Objectives: In the present study, we evaluated whether the endocannabinoid system also plays a role in extinguishing learned escape behavior in a Morris water maze task.
Methods: CB(1) (-/-) mice and mice repeatedly treated with 3 mg/kg of the CB(1) receptor antagonist SR 141716 (Rimonabant) were trained to locate a hidden platform in the Morris water maze. Following acquisition, the platform was removed and subjects were assigned to either a massed (i.e., five consecutive sessions consisting of four 2-min trials/session) or a spaced (a single, 1-min trial every 2-4 weeks) extinction protocol.

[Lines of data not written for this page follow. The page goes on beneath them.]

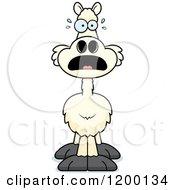 Scared Llama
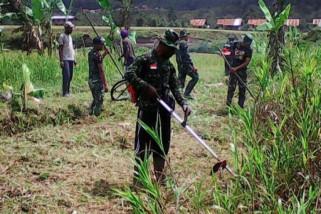 Pemkot Palu-TNI buka 100 hektare lahan pertanian
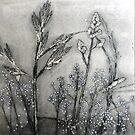 "Mornington Peninsula Grasslands 11 by Belinda ""BillyLee"" NYE (Printmaker)"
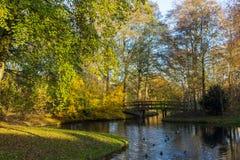 Kanały Amstelveen, jesień czas Obraz Stock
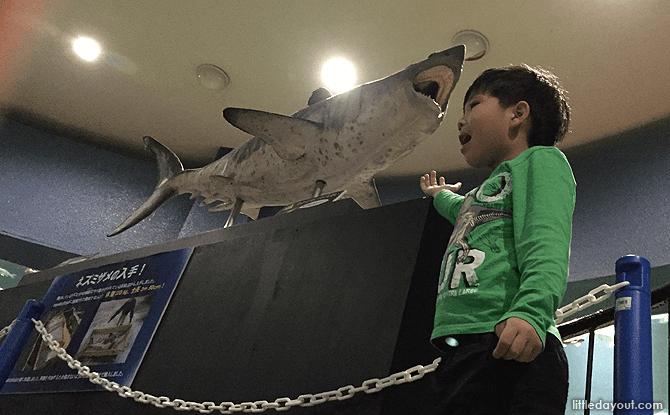 Shark exhibit at Otaru Aquarium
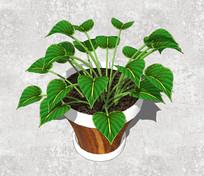 室内绿色盆栽SU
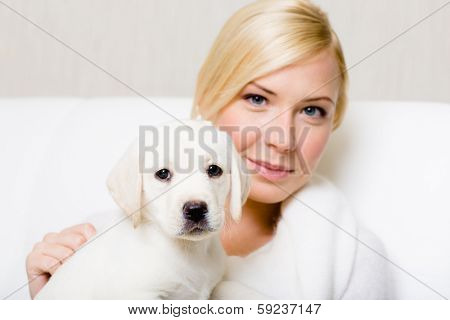 Puppy sitting on the hands of woman
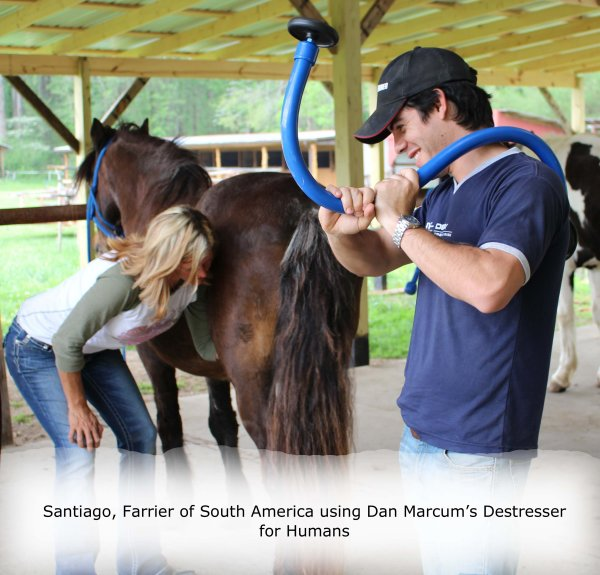 IMG_2921_edited__using_Dans_destresser_for_humans_by_Santiago__Farrier_of_South_America_copy_1.jpg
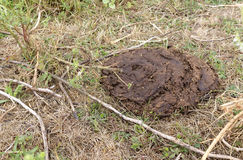 Dried cow dung on dry grass, compost, fertilizer Stock Photo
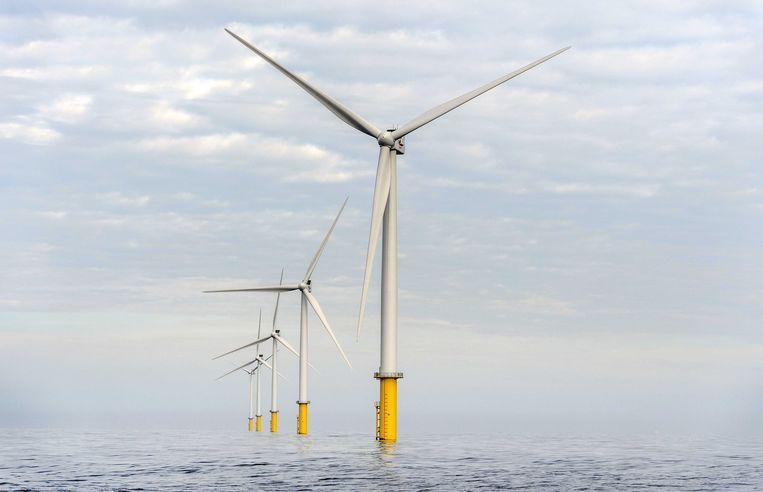 Eneco verdiende afgelopen jaar meer met zon- en windparken. Beeld ANP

Results: Strikingly, both 3 mg/kg SR 141716-treated mice and CB(1) (-/-) mice continued to return to the target location across all five trials in the spaced extinction procedure, while the control mice underwent extinction by the third or fourth trial. In contrast, both the 3-mg/kg SR 141716-treated and CB(1) (-/-) mice exhibited extinction in the massed extinction trial procedure.
Conclusions: These findings indicate that disruption of CB(1) receptor signaling impairs extinction processes in the Morris water maze, thus lending further support to the hypothesis that the endocannabinoid system plays an integral role in the suppression of non-reinforced learned behaviors.